The often-delayed $3 million renovation project is expected to take about18 months to two years to complete.
The delays involved a change in architects and a decision to leave the historic marble staircase intact after original plans called for it to be destroyed and replaced by an elevator.
The work also includes replacing the two courtrooms with three courtrooms because of the increased judicial workload.
Howard said the renovations would also bring the courthouse into compliance with safety codes and the Americans with Disabilities Act.
Commission Chairman Stanley Menefee said the 39th Judicial Circuit would move out of the courthouse to the temporary courthouse in the former Better Living building during the renovations.
Library on schedule
A community project that has been several years in the making could be complete by around the middle of next year.
The $2.7 million Phase I of the new Athens-Limestone Public Library – basically the exterior construction – is winding down and bids will be let out next week for the interior work, Phase II.
The deadline for the interior bids is Jan. 30, with plans to begin Phase II work – which will include the asphalt parking lot - in February.
“Once we get the bids, it usually takes about a month to get all the contracts in place and approved by the city and county,” said Project Manager Kerrick Whisenant. “The timing of when we start Phase II just depends on where the bids come in, but we should be finished with the new library by July 1.”

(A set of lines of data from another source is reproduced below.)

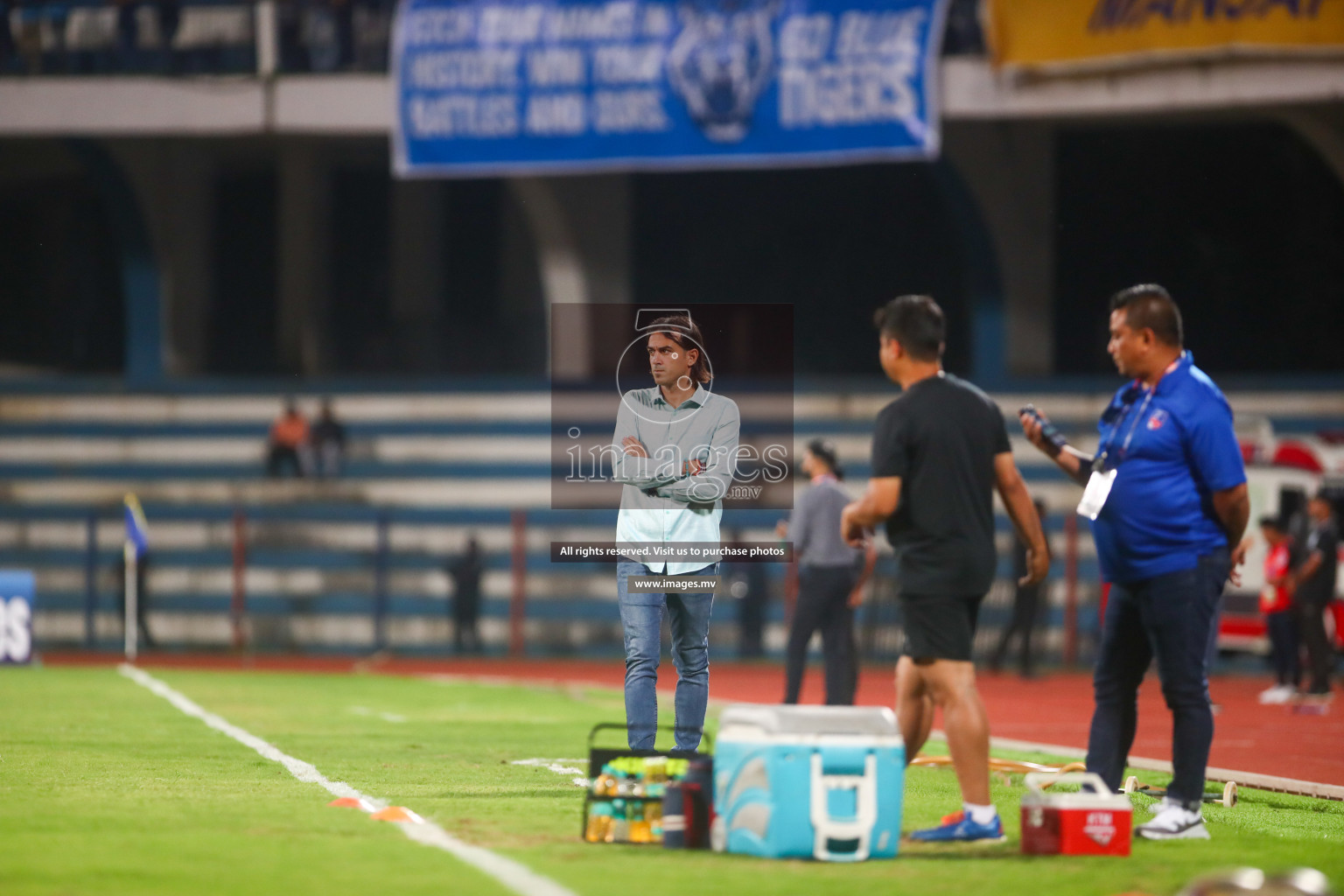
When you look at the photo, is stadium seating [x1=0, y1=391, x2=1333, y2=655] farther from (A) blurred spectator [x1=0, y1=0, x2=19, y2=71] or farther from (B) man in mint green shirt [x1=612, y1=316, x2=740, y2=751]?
(B) man in mint green shirt [x1=612, y1=316, x2=740, y2=751]

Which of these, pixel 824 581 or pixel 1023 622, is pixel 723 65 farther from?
pixel 824 581

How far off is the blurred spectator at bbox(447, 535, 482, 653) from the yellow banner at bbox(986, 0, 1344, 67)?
9.97m

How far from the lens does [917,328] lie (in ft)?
25.1

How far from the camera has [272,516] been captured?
2858 centimetres

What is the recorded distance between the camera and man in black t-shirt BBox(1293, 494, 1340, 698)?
61.8 feet

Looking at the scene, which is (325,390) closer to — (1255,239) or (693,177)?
(693,177)

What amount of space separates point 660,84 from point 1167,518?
19281 mm

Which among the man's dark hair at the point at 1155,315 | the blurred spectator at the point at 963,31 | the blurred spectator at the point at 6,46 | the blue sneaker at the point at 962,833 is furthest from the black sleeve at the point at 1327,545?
the blurred spectator at the point at 6,46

Whisenant said weather delays and foundational issues caused some challenges during Phase I, which started in June and is finishing on schedule.
School Resource Officers
In the wake of the tragic Sandy Hook Elementary School shooting last December, county officials hired part-time school resource officers for the county’s elementary schools.
The 12 SROs are assigned to Blue Springs, Cedar Hill, Creekside, Johnson, Piney Chapel and Owens elementary schools. The six high schools in Limestone County already had full-time resource officers.
The SROs are certified by the Alabama Peace Officers Standards and Training and the National Association of School Resource Officers.
“They can’t be security guards,” Sheriff Mike Blakely said earlier in the year.
The Limestone County Commission and Limestone County Schools are splitting the $756,908 annual cost of the officers
An annual fund-raiser that many residents looked forward to took a turn in October when dozens of people were sickened.
Bean Day, sponsored by the Foundation on Aging to raise money for local causes, including senior meal programs, was responsible for a salmonellosis outbreak in Limestone County.
The meals included a white bean entrée flavored with ham, coleslaw, onion, a cornbread flapjack and a choice of yellow cake with icing or a brownie.
The white beans were reported to be the source of the salmonella.
During the Oct. 4 weekend, five people were hospitalized, 45 people were treated and eight cases were initially confirmed, Athens-Limestone Hospital reported.
Though ground-breaking was in 2012 and the plant isn’t expected to go into full production until late 2015, work at the Carpenter Technology facility in Tanner advanced this year with the announcement of plans for a $20 million plant planned at the old Delphi site and a 20-year, $600 million agreement with United Technologies to produce materials for its aircraft engines.
There are about 400 people working at the site of the $518 million manufacturing facility. Carpenter is expected to employ 250 people when production ramps up.
—Jean Cole, Kim West and Budd McLaughlin contributed to this report.